Why We Cooperate, by Michael Tomasello (Boston Review Books): Tomasello, co-director of the Max Planck Institute for Evolutionary Anthropology, studied the cooperative behavior of one-year-old children—and compared it to that of apes. The results, which build on decades of similar studies, show that even preverbal children have a natural inclination to share and help others, much more so than nonhuman primates (this doesn’t contradict de Waal’s argument in The Age of Empathy; it just means our cooperative behavior is more evolved). Remarkably, Tomasello includes critiques of his argument by four other leading scientists, many of whom debate his interpretations of the facts—thereby embedding his cooperative values in the book itself. Why We Cooperate is a scientific treatise, and it might be a trifle dry for some tastes—but its data and arguments are critical to our understanding of ourselves as species. (Folks interested in the science of human empathy and cooperation might also read Born to Be Good, by my former Greater Good colleague Dacher Keltner, which was published in January 2009.)

A Paradise Built in Hell: The Extraordinary Communities That Arise in Disaster, by Rebecca Solnit (Viking): We often imagine that in a disaster, it’s every one for him- or herself. This is the image we’ve seen in countless movies about earthquakes, volcanoes, hurricanes, terrorist attacks, and fires. But research has found that this is the opposite of the truth: in the midst of disaster, people are more likely to pull together and share resources in order to survive. In A Paradise Built in Hell, National Book Award-winner Rebecca Solnit roams from the 1906 San Francisco earthquake to 9/11 to Hurricane Katrina, and beyond, in order to reveal the altruism, cooperation, and mutual aid that spontaneously emerge when we face collective threats. “The recovery of this purpose and closeness without crisis or pressure”—without disaster—“is the great contemporary task of being human,” she concludes.

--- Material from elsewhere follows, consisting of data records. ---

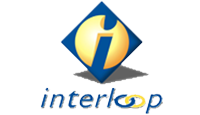 interloop-logo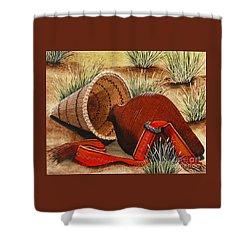 Paiute Baskets Shower Curtain by Jennifer Lake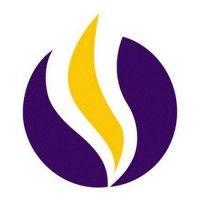 Safa School - Dubai, UAE #Logo #Logos #Design #Vector #Creative #Schools #Education #Dubai Dubai, Foundation Stage, School Reviews, Ras Al Khaimah, British Schools, School Opening, Sharjah, Eyfs, How To Find Out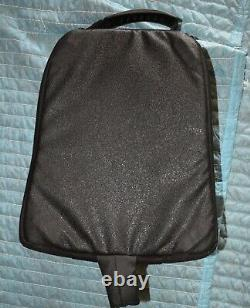 Chase Harper Motorcycle Tank Bag Magnetic Black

Common Wealth: Economics for a Crowded Planet, by Jeffrey D. Sachs (Penguin): Sachs is a complicated figure. He’s a neoliberal technocrat and the architect of some of the last century’s biggest economic disasters—but in the twenty-first century he’s become a leading advocate of global wealth sharing, arguing that targeted aid could eradicate extreme poverty in two decades. In Common Wealth, Sachs takes his ideas one step further and proposes planet-wide sharing as a solution to global warming, population pressures, poverty, and other problems. Sachs has a tendency to write from the Ivory Tower—he’s one of those would-be philosopher kings who are forever designing utopias—but we appreciate his thoughtfully empirical approach, and his chastened ideas should be considered by anyone who wants to build a more compassionate world.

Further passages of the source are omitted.